**THE DATA**
━━━━━━

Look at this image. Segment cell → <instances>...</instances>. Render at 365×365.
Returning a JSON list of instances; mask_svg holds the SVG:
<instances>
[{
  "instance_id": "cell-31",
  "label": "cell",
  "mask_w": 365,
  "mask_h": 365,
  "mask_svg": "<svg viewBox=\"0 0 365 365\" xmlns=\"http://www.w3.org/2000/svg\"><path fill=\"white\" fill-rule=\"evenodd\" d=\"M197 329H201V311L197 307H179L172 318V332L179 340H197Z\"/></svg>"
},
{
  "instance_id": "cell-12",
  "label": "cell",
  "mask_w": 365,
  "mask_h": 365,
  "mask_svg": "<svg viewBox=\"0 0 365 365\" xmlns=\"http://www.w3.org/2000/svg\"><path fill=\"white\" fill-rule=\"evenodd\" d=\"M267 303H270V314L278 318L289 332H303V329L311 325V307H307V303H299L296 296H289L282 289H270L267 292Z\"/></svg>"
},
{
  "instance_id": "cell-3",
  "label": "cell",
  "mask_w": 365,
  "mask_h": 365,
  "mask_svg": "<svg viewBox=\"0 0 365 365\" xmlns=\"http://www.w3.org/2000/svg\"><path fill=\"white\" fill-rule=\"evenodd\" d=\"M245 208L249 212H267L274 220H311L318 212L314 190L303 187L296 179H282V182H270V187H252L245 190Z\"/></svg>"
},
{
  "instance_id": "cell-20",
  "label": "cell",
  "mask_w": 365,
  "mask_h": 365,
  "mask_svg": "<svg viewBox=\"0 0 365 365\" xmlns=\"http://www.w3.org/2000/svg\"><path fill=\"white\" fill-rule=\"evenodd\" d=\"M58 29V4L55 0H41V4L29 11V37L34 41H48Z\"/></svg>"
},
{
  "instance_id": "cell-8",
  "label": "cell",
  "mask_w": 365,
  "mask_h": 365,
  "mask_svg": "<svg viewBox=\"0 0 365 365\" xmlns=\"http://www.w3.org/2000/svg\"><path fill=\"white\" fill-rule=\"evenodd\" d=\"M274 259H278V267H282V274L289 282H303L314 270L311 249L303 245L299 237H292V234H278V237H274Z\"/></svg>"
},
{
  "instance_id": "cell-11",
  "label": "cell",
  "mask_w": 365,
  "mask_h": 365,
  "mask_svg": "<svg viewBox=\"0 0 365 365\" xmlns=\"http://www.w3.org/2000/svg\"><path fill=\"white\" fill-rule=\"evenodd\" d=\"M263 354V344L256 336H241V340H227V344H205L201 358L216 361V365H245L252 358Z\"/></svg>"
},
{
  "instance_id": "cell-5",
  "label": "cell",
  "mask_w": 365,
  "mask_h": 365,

━━━━━━

**REQUIREMENT**
Pull out every line of the records above and repeat each one word for word, changing nothing.

**FINISHED TASK**
Look at this image. Segment cell → <instances>...</instances>. Render at 365×365.
Returning a JSON list of instances; mask_svg holds the SVG:
<instances>
[{
  "instance_id": "cell-31",
  "label": "cell",
  "mask_w": 365,
  "mask_h": 365,
  "mask_svg": "<svg viewBox=\"0 0 365 365\" xmlns=\"http://www.w3.org/2000/svg\"><path fill=\"white\" fill-rule=\"evenodd\" d=\"M197 329H201V311L197 307H179L172 318V332L179 340H197Z\"/></svg>"
},
{
  "instance_id": "cell-12",
  "label": "cell",
  "mask_w": 365,
  "mask_h": 365,
  "mask_svg": "<svg viewBox=\"0 0 365 365\" xmlns=\"http://www.w3.org/2000/svg\"><path fill=\"white\" fill-rule=\"evenodd\" d=\"M267 303H270V314L278 318L289 332H303V329L311 325V307H307V303H299L296 296H289L282 289H270L267 292Z\"/></svg>"
},
{
  "instance_id": "cell-3",
  "label": "cell",
  "mask_w": 365,
  "mask_h": 365,
  "mask_svg": "<svg viewBox=\"0 0 365 365\" xmlns=\"http://www.w3.org/2000/svg\"><path fill=\"white\" fill-rule=\"evenodd\" d=\"M245 208L249 212H267L274 220H311L318 212L314 190L303 187L296 179H282V182H270V187H252L245 190Z\"/></svg>"
},
{
  "instance_id": "cell-20",
  "label": "cell",
  "mask_w": 365,
  "mask_h": 365,
  "mask_svg": "<svg viewBox=\"0 0 365 365\" xmlns=\"http://www.w3.org/2000/svg\"><path fill=\"white\" fill-rule=\"evenodd\" d=\"M58 29V4L55 0H41V4L29 11V37L34 41H48Z\"/></svg>"
},
{
  "instance_id": "cell-8",
  "label": "cell",
  "mask_w": 365,
  "mask_h": 365,
  "mask_svg": "<svg viewBox=\"0 0 365 365\" xmlns=\"http://www.w3.org/2000/svg\"><path fill=\"white\" fill-rule=\"evenodd\" d=\"M274 259H278V267H282V274L289 282H303L314 270L311 249L303 245L299 237H292V234H278V237H274Z\"/></svg>"
},
{
  "instance_id": "cell-11",
  "label": "cell",
  "mask_w": 365,
  "mask_h": 365,
  "mask_svg": "<svg viewBox=\"0 0 365 365\" xmlns=\"http://www.w3.org/2000/svg\"><path fill=\"white\" fill-rule=\"evenodd\" d=\"M263 354V344L256 336H241V340H227V344H205L201 358L216 361V365H245L252 358Z\"/></svg>"
},
{
  "instance_id": "cell-5",
  "label": "cell",
  "mask_w": 365,
  "mask_h": 365,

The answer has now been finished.